Technical Indicators

A momentum oscillator that measures the percentage change in price between the current period and a specified number of periods ago. Positive values indicate upward momentum; negative values indicate downward momentum.

What Is the Rate of Change?

The Rate of Change (ROC) indicator calculates how much the price has changed relative to a past period, expressed as a percentage. The formula is straightforward: ROC = ((Current Price - Price N periods ago) / Price N periods ago) x 100. A ROC of +2.0 means price is 2% higher than N periods ago. A ROC of -1.5 means price is 1.5% lower. The default lookback period is typically 12 or 14.

Interpreting ROC

ROC oscillates around zero. When ROC crosses above zero, upward momentum is beginning. When it crosses below zero, downward momentum is taking hold. Extreme ROC readings (historically high or low for the pair) suggest an overextended move that may revert. On EUR/USD, track the 14-day ROC and compare it to its own 1-year range to identify when momentum is at an extreme.

Key fact: ROC divergence from price is one of the clearest momentum warnings.

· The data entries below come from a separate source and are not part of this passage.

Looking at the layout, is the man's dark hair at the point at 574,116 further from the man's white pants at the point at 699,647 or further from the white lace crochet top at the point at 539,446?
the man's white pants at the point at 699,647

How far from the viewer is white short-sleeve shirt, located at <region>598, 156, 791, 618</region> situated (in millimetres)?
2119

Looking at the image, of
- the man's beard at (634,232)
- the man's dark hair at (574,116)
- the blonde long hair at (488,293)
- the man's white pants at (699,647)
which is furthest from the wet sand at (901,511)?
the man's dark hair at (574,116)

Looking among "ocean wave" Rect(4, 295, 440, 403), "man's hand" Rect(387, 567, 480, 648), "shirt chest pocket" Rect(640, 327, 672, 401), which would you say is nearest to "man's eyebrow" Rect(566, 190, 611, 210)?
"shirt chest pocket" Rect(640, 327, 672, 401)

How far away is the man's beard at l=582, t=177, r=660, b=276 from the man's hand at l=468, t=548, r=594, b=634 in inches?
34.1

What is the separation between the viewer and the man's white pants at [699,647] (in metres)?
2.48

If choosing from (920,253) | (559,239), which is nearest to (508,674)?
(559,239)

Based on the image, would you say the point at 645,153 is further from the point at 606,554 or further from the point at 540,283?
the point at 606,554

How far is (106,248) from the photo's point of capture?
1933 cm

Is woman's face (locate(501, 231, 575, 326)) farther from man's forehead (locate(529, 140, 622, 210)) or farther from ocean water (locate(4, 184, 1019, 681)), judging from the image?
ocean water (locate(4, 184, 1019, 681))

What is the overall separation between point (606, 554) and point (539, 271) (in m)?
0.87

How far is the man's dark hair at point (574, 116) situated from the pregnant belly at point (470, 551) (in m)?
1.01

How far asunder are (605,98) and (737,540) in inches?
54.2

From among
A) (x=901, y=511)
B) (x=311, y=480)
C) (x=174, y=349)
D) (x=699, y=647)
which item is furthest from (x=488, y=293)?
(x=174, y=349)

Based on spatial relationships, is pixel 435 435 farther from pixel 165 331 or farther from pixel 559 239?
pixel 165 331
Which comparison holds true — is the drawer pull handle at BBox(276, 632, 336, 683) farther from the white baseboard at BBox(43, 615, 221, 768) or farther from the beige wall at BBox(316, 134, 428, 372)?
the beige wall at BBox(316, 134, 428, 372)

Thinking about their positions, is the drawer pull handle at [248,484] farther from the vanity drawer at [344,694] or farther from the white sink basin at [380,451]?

If GBP/USD makes a new weekly high but ROC makes a lower high, the advance is losing steam. This divergence often precedes a reversal by 3-7 bars.

ROC vs. Other Momentum Indicators

ROC and the Momentum Indicator measure the same concept differently. ROC uses percentage change, making it comparable across different pairs and timeframes. The RSI (Relative Strength Index) normalizes momentum to a 0-100 scale. ROC's advantage is its simplicity and unbounded nature, which makes extreme readings easier to spot. Its disadvantage is no fixed overbought/oversold thresholds. Use ROC for momentum confirmation alongside a trend indicator like MACD (Moving Average Convergence Divergence) or a Moving Average system.